**Given data:**
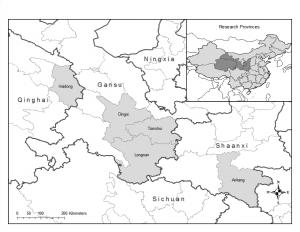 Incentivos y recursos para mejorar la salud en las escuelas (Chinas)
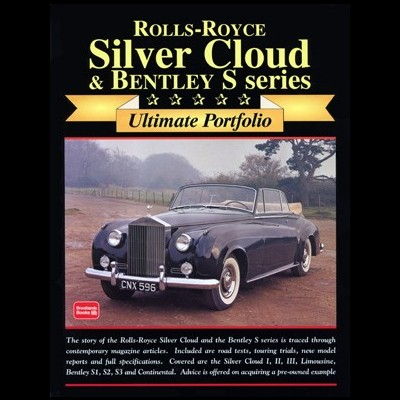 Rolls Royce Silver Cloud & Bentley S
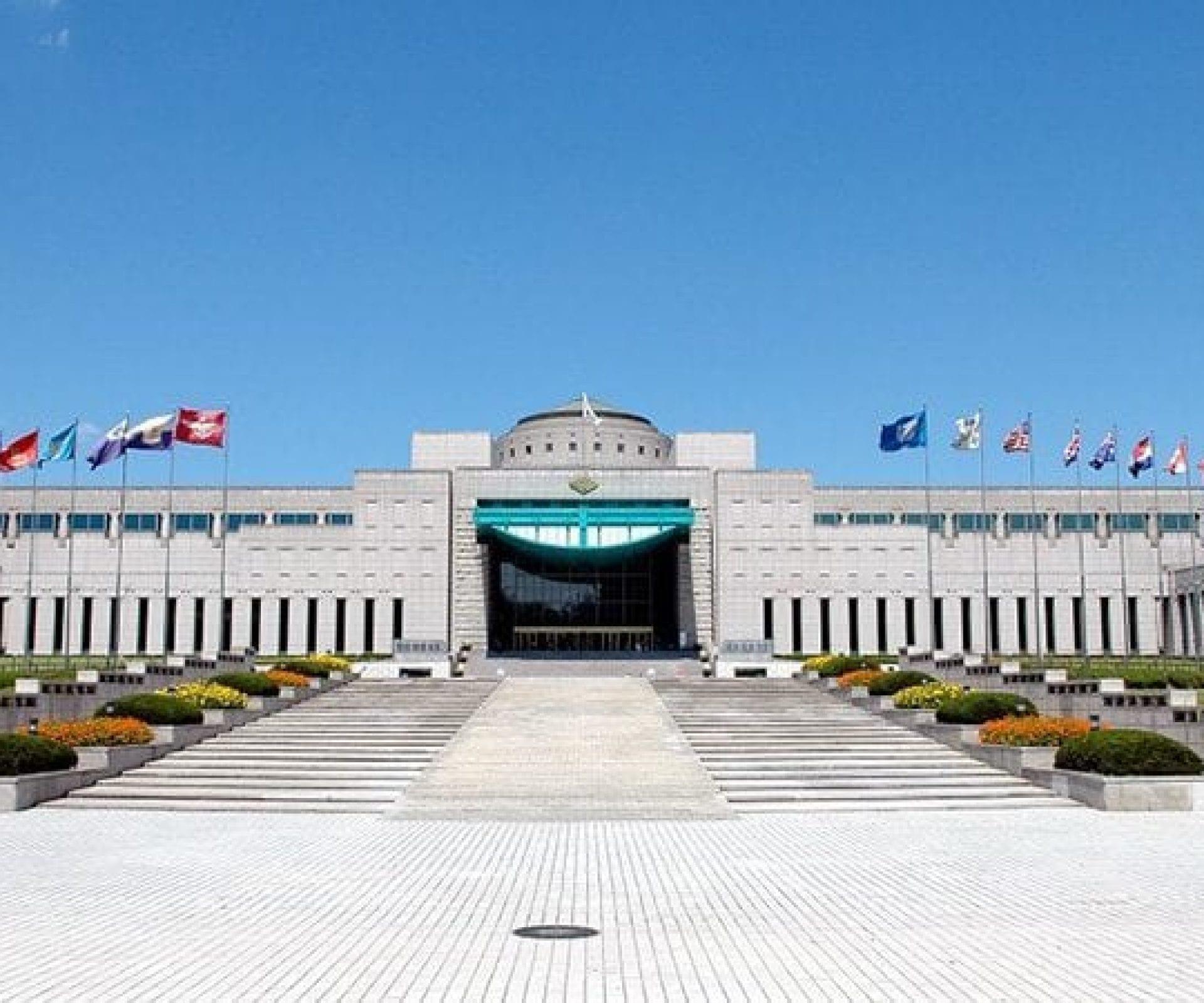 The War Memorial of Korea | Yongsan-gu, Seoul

**Your instructions:** From the first line to the last, retype the data above exactly, but not its images.

**Result of the exercise:**
 Incentivos y recursos para mejorar la salud en las escuelas (Chinas)
 Rolls Royce Silver Cloud & Bentley S
 The War Memorial of Korea | Yongsan-gu, Seoul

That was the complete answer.